Thanks Plato, very much appreciated.

What would that look like if there could be a path through all three (A,B,C) = A(2,3), B(5,5), C(6,7), and Z(10,10)?

If I can grasp that, I should be able to understand n points where n > 3 as well.

Thanks.

Re: Routes with exceptions

Quote:

Originally Posted by

**kingole** what would that look like if there could be a path through all three (a,b,c) = a(2,3), b(5,5), c(6,7), and z(10,10)?

This is known as inclusion/exclusion. It counts the number of paths thru at least one of a, b, or c.

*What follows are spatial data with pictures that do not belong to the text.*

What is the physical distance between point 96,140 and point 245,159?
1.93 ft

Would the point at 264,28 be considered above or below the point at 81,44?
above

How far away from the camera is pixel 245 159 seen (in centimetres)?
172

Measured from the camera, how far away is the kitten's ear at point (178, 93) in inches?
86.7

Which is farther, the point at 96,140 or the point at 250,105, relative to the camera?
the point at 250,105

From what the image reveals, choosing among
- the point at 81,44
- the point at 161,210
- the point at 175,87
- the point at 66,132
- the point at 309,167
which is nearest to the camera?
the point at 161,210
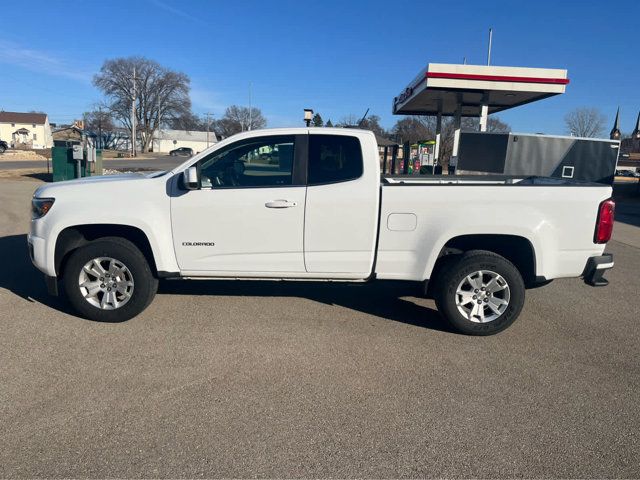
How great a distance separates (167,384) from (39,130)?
115 meters

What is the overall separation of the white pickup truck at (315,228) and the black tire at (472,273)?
0.04ft

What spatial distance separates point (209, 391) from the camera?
3617mm

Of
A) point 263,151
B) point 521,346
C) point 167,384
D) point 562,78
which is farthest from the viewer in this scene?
point 562,78

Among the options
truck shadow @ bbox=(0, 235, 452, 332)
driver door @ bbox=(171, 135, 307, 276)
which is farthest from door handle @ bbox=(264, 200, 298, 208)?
truck shadow @ bbox=(0, 235, 452, 332)

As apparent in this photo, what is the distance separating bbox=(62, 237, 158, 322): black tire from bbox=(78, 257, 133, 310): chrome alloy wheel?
0.12 feet

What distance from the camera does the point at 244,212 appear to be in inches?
188

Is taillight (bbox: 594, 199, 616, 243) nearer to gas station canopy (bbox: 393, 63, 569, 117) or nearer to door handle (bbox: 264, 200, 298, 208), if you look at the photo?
door handle (bbox: 264, 200, 298, 208)

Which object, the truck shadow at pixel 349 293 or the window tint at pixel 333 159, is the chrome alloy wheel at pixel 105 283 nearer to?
the truck shadow at pixel 349 293

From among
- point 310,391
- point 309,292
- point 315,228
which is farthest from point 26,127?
point 310,391

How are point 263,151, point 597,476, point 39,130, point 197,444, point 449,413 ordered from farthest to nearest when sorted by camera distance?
1. point 39,130
2. point 263,151
3. point 449,413
4. point 197,444
5. point 597,476

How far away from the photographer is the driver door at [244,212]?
478cm

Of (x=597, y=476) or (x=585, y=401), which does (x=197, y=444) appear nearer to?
(x=597, y=476)

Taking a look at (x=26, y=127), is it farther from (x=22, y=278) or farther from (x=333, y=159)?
(x=333, y=159)

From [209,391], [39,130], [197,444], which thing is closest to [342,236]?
[209,391]
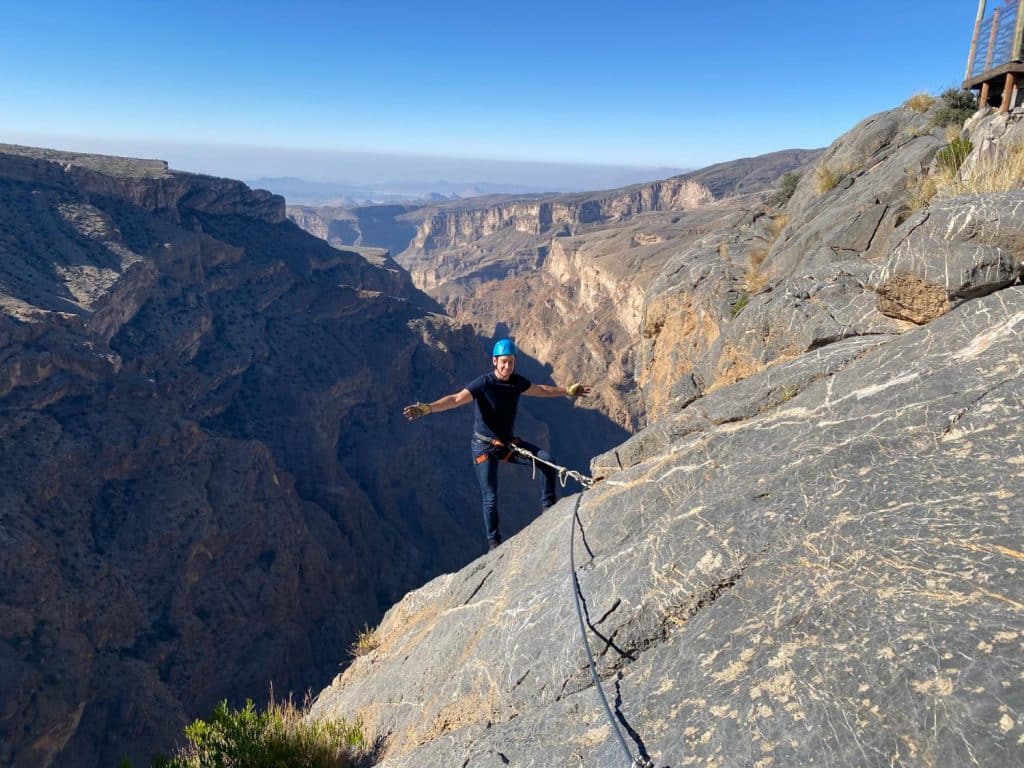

$\displaystyle \|a\|+\|b\|+\|c\|-\|ab\|-\|ac\|-\|bc\|+\|abc\|$

In the last term counts all paths thru all three:

$\displaystyle O\to a\to b\to c\to z$ which in this new case is possible.

You should four terms in that product.

Re: Routes with exceptions

I can't get your first example to give me the correct number (77,629).

When you say ||AB|| do you mean ||A|| x ||B|| or (0,0) -> A -> B -> Z?

Thanks.

Re: Routes with exceptions

Quote:

Originally Posted by

**KINGOLE** When you say ||AB|| do you mean ||A|| x ||B|| or (0,0) -> A -> B -> Z?

$\displaystyle \|AB\|$ is (the number from 0 to A) times (the number from A to B) times (the number from B to Z).

Re: Routes with exceptions

Oh, I get your previous example now.

The result I get using http://latex.codecogs.com/png.latex?...-\|AB\|-\|AC\| has to be subtracted from the total amount of routes from 0 to Z. :)

Here's my calculation:

http://king-ole.com/images/p408bad.png

Thank you so much for your help.

I will try the same with your last example, and see if I get it. ;)

**EDIT:** Did the one where all points could be passed in one go, and it came out correctly to 62,502:

http://king-ole.com/images/p408ex2.png

Now I need to test with more points.

My hope is that if I have 6 points (A,B,C,D,E,F) and the possible combinations are (0,A,B,F,Z), (0,B,C,D,F), and (0,A,D,Z) to have the result:

||0Z|| - ||A|| + ||B|| + ||C|| + ||D|| + ||E|| + ||F|| - ||0ABFZ|| - ||0BCDF|| - ||0ADZ||

but I have a feeling it's not going to be that easy... (Thinking)

Thanks again for your help - I truly appreciate it.